My life in Aunt Selina's apartment was a lonely one. She was hardly the sort of woman to whom young folks would go for sympathy. She did not mistreat me, of course, but left me entirely to my own devious ways. For the ways of a boy of fourteen—especially of an orphan of somewhat shy and melancholic disposition—are bound to be devious.

I had much to fight out with myself. I lacked any help from the outside—and though I won over my impulses, my doubts and inner conflicts, the struggle left me a weak, shy, shunning boy.

For the first year of my life with Aunt Selina I went to a nearby public school. There were a good many Jewish boys in my class—many more than there had been in the whole Brooklyn school—but I kept away from them as a matter of course. I made a few friends among the Gentiles—not many, because they were hard to make, and I could always feel, in my supersensitive fashion, that they were fashioning a sort of favor out of conferring their friendship upon me.

"It will be different when I am in high school," I told myself. "It will be different because I myself shall be different. The boys will be older there, will be more sensible and broadminded, and I shall be less nervous about the difference between us!"

The difference ... I did not know what it was, but I felt it all the time. I tried to hide it, to disregard it—but I knew that it was there, in my blood, in my face, in my name ... and it held me apart from my class as if it had been a shame and a lasting disgrace.

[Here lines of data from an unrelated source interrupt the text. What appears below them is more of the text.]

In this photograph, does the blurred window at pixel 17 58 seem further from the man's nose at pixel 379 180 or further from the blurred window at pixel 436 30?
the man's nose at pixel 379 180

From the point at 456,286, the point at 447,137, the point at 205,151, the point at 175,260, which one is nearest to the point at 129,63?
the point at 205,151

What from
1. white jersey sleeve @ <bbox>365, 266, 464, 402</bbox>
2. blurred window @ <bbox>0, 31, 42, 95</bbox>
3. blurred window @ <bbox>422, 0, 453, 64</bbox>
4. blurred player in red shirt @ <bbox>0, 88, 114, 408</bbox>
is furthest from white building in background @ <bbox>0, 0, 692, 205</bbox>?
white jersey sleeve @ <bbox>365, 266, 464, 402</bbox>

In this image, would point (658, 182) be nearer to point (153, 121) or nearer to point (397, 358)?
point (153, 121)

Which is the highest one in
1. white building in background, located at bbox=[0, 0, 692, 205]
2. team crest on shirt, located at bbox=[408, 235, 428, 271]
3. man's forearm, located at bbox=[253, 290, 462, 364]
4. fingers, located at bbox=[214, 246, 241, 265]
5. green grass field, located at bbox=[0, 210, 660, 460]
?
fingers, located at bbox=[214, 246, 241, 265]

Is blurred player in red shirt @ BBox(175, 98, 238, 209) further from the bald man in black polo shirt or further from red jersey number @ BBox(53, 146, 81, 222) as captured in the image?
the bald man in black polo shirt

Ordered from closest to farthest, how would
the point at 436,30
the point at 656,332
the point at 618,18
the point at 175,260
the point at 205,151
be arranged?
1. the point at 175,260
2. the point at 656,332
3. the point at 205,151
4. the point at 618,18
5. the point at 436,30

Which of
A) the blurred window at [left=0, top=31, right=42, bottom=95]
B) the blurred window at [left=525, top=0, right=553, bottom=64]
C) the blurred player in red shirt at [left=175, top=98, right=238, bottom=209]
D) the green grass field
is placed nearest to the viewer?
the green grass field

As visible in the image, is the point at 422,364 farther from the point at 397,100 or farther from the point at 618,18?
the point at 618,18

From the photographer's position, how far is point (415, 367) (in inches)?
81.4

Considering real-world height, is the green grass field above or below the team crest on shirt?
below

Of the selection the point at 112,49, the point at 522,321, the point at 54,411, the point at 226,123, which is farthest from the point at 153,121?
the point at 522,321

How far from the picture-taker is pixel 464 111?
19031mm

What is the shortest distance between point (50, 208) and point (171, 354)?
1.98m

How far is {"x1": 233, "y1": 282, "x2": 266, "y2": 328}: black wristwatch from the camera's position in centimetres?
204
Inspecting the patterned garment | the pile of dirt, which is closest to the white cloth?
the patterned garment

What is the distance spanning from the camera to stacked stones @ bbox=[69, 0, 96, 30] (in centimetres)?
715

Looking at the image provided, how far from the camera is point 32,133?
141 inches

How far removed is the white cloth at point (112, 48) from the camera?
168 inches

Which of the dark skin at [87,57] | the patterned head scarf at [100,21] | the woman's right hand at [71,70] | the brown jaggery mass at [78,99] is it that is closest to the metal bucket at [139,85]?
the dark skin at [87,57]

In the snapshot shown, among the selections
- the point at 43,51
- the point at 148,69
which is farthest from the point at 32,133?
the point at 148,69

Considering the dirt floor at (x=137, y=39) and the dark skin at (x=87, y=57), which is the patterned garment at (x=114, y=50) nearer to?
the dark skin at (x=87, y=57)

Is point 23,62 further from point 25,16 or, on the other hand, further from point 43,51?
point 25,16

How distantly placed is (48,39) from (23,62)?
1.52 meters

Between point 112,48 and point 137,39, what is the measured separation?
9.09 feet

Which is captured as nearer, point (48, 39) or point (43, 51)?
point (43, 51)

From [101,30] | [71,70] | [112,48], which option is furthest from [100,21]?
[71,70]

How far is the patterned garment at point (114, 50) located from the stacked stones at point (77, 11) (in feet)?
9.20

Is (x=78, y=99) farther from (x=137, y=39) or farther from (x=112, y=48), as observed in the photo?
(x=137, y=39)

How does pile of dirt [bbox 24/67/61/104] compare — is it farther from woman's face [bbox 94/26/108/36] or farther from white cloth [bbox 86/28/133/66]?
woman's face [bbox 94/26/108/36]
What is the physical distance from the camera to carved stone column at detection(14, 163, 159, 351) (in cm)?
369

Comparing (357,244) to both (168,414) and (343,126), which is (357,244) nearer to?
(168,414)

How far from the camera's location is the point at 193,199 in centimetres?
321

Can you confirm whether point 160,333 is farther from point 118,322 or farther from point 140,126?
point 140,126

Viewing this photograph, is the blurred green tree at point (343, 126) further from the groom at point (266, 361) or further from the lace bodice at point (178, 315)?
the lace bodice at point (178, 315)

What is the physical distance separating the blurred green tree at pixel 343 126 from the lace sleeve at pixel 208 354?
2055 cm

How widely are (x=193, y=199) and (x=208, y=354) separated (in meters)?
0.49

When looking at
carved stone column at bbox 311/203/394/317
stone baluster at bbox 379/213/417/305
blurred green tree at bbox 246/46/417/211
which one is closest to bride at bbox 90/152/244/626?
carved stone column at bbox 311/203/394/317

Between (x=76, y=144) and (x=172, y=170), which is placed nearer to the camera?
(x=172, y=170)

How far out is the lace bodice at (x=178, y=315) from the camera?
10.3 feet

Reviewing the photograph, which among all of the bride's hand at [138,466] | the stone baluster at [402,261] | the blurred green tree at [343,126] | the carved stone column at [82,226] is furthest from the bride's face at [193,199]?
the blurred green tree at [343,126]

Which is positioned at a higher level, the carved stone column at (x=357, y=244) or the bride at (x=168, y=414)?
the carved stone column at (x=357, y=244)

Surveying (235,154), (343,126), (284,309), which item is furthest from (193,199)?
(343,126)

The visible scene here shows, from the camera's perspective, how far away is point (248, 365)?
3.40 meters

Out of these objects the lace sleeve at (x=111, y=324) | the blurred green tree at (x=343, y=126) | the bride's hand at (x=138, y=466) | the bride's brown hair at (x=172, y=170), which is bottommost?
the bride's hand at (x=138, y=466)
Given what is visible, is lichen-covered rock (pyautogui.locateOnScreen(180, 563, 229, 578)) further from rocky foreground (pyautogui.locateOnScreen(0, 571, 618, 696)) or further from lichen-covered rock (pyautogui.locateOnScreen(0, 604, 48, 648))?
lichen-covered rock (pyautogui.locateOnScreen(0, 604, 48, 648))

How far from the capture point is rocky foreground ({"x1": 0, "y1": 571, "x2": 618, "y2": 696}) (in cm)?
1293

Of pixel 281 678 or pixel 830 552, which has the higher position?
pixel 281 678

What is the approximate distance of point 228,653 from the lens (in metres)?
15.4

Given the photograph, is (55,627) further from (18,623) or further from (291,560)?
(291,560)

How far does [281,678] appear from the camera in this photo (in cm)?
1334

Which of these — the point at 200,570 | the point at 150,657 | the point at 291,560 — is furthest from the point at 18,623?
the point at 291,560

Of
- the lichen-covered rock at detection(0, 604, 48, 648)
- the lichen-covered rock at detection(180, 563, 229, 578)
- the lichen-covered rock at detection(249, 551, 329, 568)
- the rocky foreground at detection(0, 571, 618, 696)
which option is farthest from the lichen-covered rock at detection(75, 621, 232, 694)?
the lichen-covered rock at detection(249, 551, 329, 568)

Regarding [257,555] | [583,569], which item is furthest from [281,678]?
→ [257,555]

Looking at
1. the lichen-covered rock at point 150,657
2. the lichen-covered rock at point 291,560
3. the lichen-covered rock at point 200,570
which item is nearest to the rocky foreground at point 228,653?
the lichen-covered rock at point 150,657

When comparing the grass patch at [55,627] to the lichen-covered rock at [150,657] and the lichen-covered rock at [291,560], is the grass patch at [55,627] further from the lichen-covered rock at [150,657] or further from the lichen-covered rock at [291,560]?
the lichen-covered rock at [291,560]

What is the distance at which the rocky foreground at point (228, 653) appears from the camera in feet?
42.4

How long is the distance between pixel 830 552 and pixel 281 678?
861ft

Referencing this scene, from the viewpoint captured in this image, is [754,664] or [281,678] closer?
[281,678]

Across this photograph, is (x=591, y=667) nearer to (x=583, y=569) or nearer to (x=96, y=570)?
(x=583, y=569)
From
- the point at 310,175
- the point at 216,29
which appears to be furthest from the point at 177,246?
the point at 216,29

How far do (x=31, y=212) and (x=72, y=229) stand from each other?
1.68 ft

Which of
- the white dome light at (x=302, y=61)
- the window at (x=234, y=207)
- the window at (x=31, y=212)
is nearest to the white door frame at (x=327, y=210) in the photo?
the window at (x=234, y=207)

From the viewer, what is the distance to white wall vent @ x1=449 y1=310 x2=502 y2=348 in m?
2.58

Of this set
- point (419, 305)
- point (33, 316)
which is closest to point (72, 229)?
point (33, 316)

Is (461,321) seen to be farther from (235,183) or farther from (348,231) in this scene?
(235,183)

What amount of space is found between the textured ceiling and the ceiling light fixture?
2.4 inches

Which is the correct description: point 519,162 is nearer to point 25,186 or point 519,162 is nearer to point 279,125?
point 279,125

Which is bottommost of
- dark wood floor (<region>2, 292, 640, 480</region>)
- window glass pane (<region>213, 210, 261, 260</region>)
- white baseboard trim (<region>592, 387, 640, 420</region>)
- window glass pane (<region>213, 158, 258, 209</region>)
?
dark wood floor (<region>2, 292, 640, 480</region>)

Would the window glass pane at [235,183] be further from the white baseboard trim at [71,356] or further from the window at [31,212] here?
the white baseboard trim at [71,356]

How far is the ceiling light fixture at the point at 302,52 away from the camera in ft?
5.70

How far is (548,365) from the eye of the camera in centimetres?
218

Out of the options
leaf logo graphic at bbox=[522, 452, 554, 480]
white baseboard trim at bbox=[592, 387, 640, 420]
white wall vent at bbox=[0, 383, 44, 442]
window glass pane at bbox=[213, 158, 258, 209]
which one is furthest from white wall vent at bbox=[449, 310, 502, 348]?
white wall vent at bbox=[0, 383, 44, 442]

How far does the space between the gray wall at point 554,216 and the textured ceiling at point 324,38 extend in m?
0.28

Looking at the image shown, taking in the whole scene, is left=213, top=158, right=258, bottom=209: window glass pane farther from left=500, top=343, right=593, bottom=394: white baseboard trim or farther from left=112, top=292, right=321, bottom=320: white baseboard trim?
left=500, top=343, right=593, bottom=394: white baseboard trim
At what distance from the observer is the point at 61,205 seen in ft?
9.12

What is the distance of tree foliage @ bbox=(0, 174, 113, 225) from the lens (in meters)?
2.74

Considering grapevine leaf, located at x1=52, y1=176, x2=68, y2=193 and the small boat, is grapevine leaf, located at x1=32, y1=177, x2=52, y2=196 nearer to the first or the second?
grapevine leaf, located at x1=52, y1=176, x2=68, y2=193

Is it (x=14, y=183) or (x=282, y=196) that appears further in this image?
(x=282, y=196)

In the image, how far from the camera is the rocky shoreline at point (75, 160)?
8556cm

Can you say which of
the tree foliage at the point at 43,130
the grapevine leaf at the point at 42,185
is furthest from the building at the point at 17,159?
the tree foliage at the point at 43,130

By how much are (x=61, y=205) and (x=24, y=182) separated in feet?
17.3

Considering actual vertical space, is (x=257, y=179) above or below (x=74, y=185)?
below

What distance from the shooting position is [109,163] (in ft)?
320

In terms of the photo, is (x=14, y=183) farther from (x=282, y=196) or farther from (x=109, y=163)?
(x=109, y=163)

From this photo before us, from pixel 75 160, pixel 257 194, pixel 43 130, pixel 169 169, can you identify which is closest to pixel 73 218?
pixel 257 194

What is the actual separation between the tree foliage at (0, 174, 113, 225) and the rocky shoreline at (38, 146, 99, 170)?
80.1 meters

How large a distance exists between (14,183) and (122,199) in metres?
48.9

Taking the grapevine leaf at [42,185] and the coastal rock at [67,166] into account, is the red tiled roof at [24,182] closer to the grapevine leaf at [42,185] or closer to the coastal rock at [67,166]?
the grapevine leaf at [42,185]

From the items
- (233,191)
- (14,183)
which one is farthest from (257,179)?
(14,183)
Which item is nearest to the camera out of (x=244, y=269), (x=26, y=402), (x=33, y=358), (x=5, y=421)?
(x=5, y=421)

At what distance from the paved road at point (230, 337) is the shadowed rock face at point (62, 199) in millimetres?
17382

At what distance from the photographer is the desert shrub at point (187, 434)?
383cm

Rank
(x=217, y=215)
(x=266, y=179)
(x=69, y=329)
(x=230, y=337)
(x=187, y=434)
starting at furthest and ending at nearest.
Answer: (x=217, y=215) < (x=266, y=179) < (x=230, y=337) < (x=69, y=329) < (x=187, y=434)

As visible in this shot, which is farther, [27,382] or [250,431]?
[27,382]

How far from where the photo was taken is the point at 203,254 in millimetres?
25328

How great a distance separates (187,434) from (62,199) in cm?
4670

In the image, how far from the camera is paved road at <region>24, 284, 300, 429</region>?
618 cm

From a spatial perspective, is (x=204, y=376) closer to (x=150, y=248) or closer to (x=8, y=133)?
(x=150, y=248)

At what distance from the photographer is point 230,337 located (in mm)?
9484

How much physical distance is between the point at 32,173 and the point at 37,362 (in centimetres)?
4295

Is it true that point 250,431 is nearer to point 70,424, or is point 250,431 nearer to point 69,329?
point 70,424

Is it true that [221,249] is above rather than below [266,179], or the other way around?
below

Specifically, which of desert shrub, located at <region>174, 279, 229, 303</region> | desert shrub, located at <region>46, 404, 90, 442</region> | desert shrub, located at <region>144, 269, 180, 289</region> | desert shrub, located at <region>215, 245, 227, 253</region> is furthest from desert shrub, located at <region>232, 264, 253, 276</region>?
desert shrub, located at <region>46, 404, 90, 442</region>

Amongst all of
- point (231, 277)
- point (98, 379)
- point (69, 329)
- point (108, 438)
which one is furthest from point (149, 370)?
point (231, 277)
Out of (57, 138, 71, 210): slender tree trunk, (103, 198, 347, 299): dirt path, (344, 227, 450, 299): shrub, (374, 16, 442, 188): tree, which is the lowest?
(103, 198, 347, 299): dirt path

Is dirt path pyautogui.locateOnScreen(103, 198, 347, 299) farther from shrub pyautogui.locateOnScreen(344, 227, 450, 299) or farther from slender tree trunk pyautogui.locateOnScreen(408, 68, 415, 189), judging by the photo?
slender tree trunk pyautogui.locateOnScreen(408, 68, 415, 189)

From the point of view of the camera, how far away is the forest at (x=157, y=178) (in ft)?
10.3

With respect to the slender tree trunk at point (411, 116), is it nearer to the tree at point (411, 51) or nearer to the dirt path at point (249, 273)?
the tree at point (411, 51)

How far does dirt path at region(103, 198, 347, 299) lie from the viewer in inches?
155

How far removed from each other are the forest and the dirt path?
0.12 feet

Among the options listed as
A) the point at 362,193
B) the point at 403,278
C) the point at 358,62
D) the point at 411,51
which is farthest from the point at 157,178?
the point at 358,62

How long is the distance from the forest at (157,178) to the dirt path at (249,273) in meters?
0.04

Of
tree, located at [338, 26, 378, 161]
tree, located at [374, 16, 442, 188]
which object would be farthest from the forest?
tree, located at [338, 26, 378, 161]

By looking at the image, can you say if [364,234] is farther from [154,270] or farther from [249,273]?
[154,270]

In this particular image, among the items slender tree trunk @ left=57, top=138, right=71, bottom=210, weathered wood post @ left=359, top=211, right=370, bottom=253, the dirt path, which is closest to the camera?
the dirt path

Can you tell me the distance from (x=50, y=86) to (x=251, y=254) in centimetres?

So it was that I looked forward more and more eagerly for the change and liberation which I thought high school would bring me. Half a year, two months, a month ... then only a few days ... and then it was over. My public schools days were past. I had graduated into high school with high honors and with an equally high hatred of whatever was Jewish.

If Aunt Selina had been different ... but no, I am not going to blame it on anyone excepting myself.

The summer after I graduated from public school I went with Aunt Selina and her friend, Mrs. Fleming-Cohen, to a hotel in the White Mountains. It was one of those hotels where Jews are not welcome. The management, if I am not mistaken, had not been able to impress Aunt Selina with that fact. They were constantly raising the price of our rooms, but the two ladies seemed content to keep on paying what was asked for the rare privilege of dwelling in forbidden places.

It was certainly not a pleasant summer. The other guests snubbed us continually, left us to our own devices. I used to have to go walking every morning and sit on the porch every afternoon in the company of the two ladies ... because there was no one else for me to go with. For even among the children there was a rigorous boycotting—and I was the sufferer for it. It made me very melancholy; not indignant, of course, because at that time I lacked entirely the spirit to be indignant—just melancholy, and hateful to myself, spiteful to my aunt, ashamed of the things I should have gloried in, hating the things I should have worshiped.

Well, I told myself, it would all be different in the fall: it would all be different when I was at high school. For then I was to begin those seven years which were to be my real education. So far it had been naught but childhood's prologue. And what a shabby little part I had played in it!